REGULATORY BACKGROUND

Definition of Fund Management and Exemptions Fund management is a regulated activity in Singapore. It is defined as “managing the property of, or operating, a collective investment scheme, or undertaking on behalf of a customer (whether on a discretionary authority granted by the customer or otherwise) —

(a) the management of a portfolio of capital markets products; or

(b) the entry into spot foreign exchange contracts for the purpose of managing the customer’s funds, but does not include real estate investment trust management”.(2)

There are certain licensing exemptions for fund managers in Singapore. Of particular relevance to potential cryptocurrency fund managers is the provision which exempts persons/institutions from the fund management licensing/registration requirements if they are “a person who carries on business in fund management in Singapore by managing the property of, or operating, a collective investment scheme (i) the property of which does not include any capital markets products; and (ii) all of the participants of which are qualified investors” (the “Non-CMP Exemption”).(3)

Definition of Capital Markets Products

A capital markets product (”CMP”) is defined as any “security, units in a collective investment scheme, derivatives contract, spot foreign exchange contract for the purposes of leveraged foreign exchange trading, and such other product as the Authority may prescribe as a capital markets product”.(4) We believe it is generally understood that neither mainstream cryptocurrencies such as Bitcoin and Ether nor basic non-fungible tokens (“NFTs”) are considered CMPs under Singapore law. However, the CMP status of more complex products such as derivatives of cryptocurrencies must be considered on a case by case basis.

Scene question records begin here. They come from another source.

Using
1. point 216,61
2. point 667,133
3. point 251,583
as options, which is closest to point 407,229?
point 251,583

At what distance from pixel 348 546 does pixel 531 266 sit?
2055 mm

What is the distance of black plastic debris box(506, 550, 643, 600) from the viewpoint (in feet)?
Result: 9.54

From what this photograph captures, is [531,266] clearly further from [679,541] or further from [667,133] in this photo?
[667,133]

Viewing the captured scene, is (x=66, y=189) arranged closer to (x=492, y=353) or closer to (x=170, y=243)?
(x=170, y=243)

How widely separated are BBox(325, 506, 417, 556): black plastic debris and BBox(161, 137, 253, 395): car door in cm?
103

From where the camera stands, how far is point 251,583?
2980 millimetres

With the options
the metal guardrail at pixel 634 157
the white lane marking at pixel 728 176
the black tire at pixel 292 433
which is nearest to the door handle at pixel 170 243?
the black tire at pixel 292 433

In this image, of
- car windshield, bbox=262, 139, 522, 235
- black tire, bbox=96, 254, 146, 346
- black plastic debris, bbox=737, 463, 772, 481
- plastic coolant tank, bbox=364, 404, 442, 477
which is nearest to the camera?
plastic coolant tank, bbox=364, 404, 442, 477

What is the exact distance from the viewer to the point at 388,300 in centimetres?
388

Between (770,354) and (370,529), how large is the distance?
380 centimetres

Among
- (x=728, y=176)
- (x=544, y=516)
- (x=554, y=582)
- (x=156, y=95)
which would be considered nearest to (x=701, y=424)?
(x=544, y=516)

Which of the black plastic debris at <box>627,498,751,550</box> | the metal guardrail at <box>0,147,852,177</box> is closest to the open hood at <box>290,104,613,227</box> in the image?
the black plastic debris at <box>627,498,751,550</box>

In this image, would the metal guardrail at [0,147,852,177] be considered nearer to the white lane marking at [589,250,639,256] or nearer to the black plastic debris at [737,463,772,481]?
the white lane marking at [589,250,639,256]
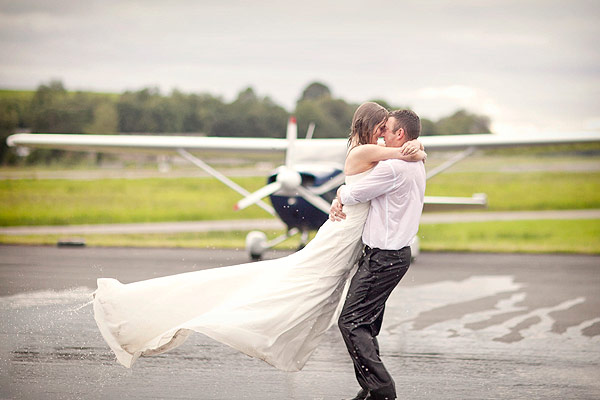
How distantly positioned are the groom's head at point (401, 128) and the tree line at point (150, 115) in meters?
44.4

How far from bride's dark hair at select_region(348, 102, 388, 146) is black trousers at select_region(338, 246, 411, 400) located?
0.67m

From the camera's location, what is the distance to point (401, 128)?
4.17 meters

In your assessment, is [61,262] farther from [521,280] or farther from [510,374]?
[510,374]

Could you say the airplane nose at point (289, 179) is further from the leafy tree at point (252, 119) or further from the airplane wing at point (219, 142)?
the leafy tree at point (252, 119)

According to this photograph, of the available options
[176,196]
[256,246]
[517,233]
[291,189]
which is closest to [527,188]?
[517,233]

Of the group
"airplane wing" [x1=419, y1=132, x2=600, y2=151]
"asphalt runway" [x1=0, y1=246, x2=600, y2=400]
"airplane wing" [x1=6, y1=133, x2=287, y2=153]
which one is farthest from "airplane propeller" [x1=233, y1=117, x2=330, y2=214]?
"airplane wing" [x1=419, y1=132, x2=600, y2=151]

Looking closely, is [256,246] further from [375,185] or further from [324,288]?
[375,185]

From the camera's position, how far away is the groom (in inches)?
157

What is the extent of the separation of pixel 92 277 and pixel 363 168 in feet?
20.9

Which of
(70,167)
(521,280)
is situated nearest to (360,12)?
(70,167)

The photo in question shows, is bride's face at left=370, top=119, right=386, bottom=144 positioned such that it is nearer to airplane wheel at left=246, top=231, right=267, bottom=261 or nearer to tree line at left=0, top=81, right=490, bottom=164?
airplane wheel at left=246, top=231, right=267, bottom=261

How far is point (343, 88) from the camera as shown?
182ft

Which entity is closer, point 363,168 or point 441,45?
point 363,168

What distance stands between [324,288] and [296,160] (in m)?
8.38
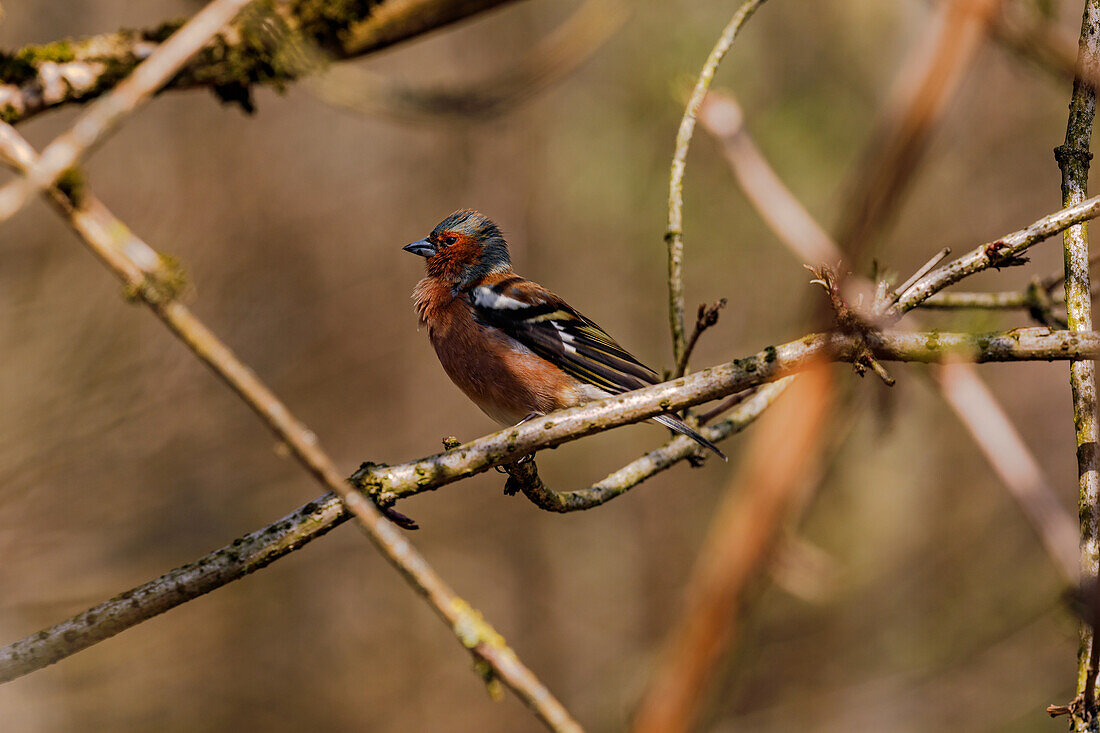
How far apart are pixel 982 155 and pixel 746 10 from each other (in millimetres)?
9093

Definition of Qualified Investors

The definition of qualified investors (“Qualified Investors”) is set out in the Second Schedule of the Securities and Futures (Licensing and Conduct of Business) Regulations (the “Conduct Regulations”). Qualified Investors include certain “accredited investors” (“Accredited Investors”),(5) and “institutional investors” (“Institutional Investors”). (6)

FUND MANAGER STRUCTURING OPTIONS

If a potential cryptocurrency fund manager (“Crypto Fund Manager”) satisfies the criteria of the NonCMP Exemption, it may rely on the Non-CMP Exemption to engage in fund management activities, and may, for such purposes, utilise one or more of the following options in terms of a private fund structure.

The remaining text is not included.